[Haskell-cafe] help understanding lazy evaluation

[Neil Mitchell]

Hi

>    factors :: Int -> [Int]
>    factors n = [x | x <- [1..n], n `mod` x == 0]
>
>    prime :: Int -> Bool
>    prime n = factors n == [1, n]
>
> My vague intuition said "we either need factors or we don't, we do
> because we need to perform the test, so we compute it". That's wrong,
> so a posteriori the explanation must be something like this:

The key point is that factors doesn't either compute all or none, it
may compute part of the value. It does this by computing something
like:

_:_
1:_
1:_:_

where _ is the unevaluated bit, i.e. it computes one bit of the result
at a time.

Equals also has this property, it can be defined as:

a:as == b:bs = a == b && as == bs
[] == [] = True
_ == _ = False

If you have (1:_) == (2:_) then the match will fail instantly.
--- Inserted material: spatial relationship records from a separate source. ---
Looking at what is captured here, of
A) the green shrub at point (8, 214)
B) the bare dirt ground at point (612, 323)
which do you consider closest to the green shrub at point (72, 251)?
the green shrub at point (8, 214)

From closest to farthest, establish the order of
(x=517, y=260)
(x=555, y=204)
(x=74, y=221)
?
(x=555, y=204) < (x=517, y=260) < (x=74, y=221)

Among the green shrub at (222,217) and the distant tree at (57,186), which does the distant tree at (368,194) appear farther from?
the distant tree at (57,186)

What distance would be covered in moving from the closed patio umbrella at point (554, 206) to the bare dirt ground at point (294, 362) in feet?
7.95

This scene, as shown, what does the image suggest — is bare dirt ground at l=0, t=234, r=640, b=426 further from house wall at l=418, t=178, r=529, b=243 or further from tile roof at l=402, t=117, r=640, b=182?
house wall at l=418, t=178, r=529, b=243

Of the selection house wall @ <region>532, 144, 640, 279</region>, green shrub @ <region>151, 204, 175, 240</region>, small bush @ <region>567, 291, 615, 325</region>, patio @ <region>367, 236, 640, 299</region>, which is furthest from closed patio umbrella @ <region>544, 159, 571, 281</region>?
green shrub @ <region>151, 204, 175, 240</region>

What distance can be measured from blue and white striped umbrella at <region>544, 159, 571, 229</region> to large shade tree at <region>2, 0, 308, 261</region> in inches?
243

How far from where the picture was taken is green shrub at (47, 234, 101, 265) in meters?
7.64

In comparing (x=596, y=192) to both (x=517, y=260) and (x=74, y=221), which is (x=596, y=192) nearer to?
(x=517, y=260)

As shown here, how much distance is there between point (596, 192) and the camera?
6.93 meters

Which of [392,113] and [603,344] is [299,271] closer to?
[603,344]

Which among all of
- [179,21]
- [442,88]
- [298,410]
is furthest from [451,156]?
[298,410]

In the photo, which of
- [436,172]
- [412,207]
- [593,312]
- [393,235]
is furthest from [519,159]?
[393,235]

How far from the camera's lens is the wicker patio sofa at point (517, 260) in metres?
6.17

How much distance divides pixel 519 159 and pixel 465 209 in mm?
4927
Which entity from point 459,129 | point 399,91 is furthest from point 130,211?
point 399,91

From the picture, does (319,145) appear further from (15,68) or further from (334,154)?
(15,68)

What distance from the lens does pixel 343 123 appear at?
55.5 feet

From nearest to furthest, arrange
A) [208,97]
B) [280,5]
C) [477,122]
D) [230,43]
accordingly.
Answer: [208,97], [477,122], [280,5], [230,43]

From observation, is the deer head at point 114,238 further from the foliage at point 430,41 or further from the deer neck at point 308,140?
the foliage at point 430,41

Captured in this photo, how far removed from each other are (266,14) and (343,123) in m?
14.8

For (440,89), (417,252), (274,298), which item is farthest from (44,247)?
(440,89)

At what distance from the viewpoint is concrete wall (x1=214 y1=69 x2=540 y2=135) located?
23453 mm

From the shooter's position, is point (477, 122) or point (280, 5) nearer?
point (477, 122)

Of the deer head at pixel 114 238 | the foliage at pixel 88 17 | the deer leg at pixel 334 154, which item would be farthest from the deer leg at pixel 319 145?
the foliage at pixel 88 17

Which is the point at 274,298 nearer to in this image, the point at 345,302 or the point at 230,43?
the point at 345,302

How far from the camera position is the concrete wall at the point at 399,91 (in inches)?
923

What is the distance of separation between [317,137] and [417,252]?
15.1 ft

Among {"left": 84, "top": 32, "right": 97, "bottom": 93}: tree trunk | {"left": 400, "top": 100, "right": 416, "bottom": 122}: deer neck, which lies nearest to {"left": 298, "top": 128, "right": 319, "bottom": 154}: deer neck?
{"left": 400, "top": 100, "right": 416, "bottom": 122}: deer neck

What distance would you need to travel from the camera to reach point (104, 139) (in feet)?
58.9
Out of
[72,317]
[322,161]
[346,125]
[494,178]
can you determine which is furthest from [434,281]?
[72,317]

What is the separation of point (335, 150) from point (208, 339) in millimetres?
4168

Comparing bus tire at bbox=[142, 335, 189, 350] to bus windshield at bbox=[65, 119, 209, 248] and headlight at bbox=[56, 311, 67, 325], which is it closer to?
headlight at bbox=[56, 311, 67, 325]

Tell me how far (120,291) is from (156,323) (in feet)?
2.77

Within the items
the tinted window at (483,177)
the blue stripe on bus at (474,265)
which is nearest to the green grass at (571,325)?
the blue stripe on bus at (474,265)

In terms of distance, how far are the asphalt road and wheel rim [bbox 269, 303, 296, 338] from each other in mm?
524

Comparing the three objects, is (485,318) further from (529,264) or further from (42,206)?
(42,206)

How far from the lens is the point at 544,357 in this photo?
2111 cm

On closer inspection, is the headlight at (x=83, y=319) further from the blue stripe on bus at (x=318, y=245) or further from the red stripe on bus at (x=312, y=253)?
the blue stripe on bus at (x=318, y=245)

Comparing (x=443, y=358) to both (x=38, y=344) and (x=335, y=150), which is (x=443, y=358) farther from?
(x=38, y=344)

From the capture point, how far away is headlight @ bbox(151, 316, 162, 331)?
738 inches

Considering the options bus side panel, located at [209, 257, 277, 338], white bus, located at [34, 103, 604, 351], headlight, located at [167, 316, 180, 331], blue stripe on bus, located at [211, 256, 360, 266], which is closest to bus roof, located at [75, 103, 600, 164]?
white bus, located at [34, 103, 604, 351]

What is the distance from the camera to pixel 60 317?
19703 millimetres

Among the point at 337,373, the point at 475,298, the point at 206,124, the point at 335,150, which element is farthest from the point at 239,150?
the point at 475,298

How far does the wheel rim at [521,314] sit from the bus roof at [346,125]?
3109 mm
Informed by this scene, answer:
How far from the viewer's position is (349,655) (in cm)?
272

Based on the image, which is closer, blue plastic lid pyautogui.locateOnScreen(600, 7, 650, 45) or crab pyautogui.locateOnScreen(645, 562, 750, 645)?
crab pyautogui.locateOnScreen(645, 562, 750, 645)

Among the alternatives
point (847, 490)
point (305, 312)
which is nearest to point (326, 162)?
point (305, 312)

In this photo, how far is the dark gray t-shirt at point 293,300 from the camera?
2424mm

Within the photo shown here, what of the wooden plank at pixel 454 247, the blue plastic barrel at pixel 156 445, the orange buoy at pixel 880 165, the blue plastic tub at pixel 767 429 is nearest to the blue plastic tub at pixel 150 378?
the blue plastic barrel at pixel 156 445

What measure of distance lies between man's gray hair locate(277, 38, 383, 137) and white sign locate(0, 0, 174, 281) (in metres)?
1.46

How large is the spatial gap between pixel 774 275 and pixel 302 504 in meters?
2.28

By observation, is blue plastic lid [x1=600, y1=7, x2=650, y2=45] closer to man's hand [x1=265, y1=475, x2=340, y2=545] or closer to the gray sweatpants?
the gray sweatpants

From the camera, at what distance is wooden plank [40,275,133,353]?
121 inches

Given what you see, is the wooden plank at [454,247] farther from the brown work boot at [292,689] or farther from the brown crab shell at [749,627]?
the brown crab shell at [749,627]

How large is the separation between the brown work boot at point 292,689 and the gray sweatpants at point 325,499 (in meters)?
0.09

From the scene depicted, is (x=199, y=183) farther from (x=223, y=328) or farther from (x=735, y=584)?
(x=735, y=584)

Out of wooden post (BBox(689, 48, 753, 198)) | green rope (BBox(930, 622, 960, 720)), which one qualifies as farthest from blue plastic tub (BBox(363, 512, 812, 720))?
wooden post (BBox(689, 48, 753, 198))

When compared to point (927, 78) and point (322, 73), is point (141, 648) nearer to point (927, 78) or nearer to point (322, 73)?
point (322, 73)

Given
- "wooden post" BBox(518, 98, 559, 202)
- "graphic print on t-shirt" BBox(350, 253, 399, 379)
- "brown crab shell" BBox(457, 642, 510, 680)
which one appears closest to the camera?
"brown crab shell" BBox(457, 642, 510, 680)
> That's a lot of *context* about that particular evaluation of
> factors, in particular step puzzles me. Can anyone explain how lazy
> evaluation fits there? I suspect the key is the implementation of ==
> together with the fact that list comprehensions are lazy themselves,
> is that right?

Everything is lazy, to all subparts. You might get along better with a
reasoning more of the form "to compute anything, this expression will
demand this expression" - rather than your "someone knows we'll need".
If you follow example derivations you'll see that there is always a
very clear idea of what needs to happen next for the computation to
proceed, which explains the laziness quite naturally.

> [*] Which notation do you use for functions in text? is f() ok?

Sure, although a little unusual for Haskell where f() means f applied
to the empty tuple. Some people use |f| (generally those who use
latex), but generally it can be inferred from the context what is a
function

Thanks

Neil